> **Tasks to perform**
**1)** List every Python library that the Paylocity report script instructions name.
**2)** From the Paylocity report script instructions, return the stretch from "Change the words" through "from the program.", copied word for word.
**3)** Please write the next part of the Paylocity report script instructions, picking up after their last sentence and leaving the data aside.

Change the words between the apostrophies to the file name for the paylocity report and the desired name of the generated report.  Be sure to include the file ending (.txt, .csv, .xslx) for the input CSV.  Be sure that the input file is in the same folder as the script's folder.  After these changes have been made, click Run All and the program should create a new csv file in the folder the script is located in.  This file should be able to be opened in Excel.

In [3]:
#Variable inputs here!  paylocity_report_csv is the initial file and output_report_file_name is the desired name of the file generated from the program.
paylocity_report_csv = 'Insurance Scrubbed.csv'
output_report_file_name = 'Scrubbed'
#Alter nothing outside of this kernel.

The below code block imports libraries that are essential for this type of data manipulation.  Pandas is a library for dataframes (fancy tables) and NumPy is the mathematic backbone of any calculations done on dataframes.  Openpyxl allows for Excel manipulation in Python, Datetime is a library for calculating dates, and math is a general use library for Python.

> **Data extract**

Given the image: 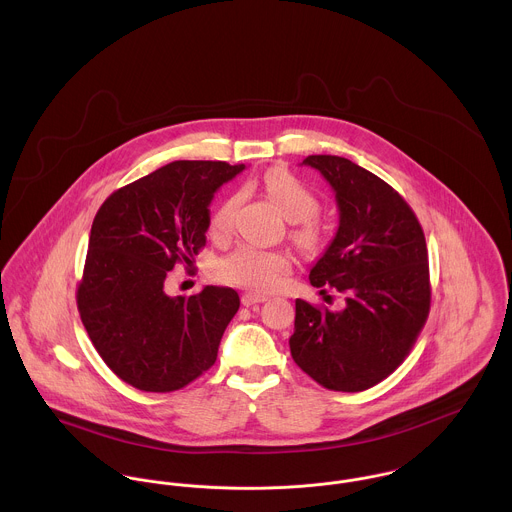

> **Outputs in order**
**1)** Pandas, NumPy, Openpyxl, Datetime, math

**2)**
Change the words between the apostrophies to the file name for the paylocity report and the desired name of the generated report.  Be sure to include the file ending (.txt, .csv, .xslx) for the input CSV.  Be sure that the input file is in the same folder as the script's folder.  After these changes have been made, click Run All and the program should create a new csv file in the folder the script is located in.  This file should be able to be opened in Excel.

In [3]:
#Variable inputs here!  paylocity_report_csv is the initial file and output_report_file_name is the desired name of the file generated from the program.

**3)**
In [4]:
import pandas as pd
from openpyxl import load_workbook, Workbook
from openpyxl.styles import NamedStyle, Border, Side
from datetime import datetime, timedelta
import math
import numpy as np
from openpyxl.utils.dataframe import dataframe_to_rows

The below code block imports the CSV file into the script.  Be sure that the file ending is accurate to the new file (.txt, .csv, or .xlsx are the most likely file endings) and the file is in the same folder as the script's file.

In [5]:
initial_dataframe = pd.read_csv(paylocity_report_csv)
format = "%m/%d/%Y"
initial_time = datetime.now()

The below block of code takes only the rows that have Vendor Name as Anthem Life and makes a new dataframe from it.  A new column of the combined first and last name in the format [Last Name, First Name] is then added for readability.

In [6]:
anthemLife_dataframe = initial_dataframe.loc[initial_dataframe['Vendor Name'] == 'Anthem Life']
anthemLife_dataframe = anthemLife_dataframe.sort_values('Last Name')
anthemLife_dataframe['Employee Name'] = anthemLife_dataframe['Covered Last Name'] + ', ' + anthemLife_dataframe['Covered First Name']
pref_name_to_real_name_dict = {}
for index,row in anthemLife_dataframe.iterrows():
    pref_name_to_real_name_dict[row['Last Name'] + ', ' + row['Preferred/First Name']] = row['Employee Name']

The below block of code creates a pivot table where the index is the employee and the columns are spouse/children where the values are the total number of spouse/children.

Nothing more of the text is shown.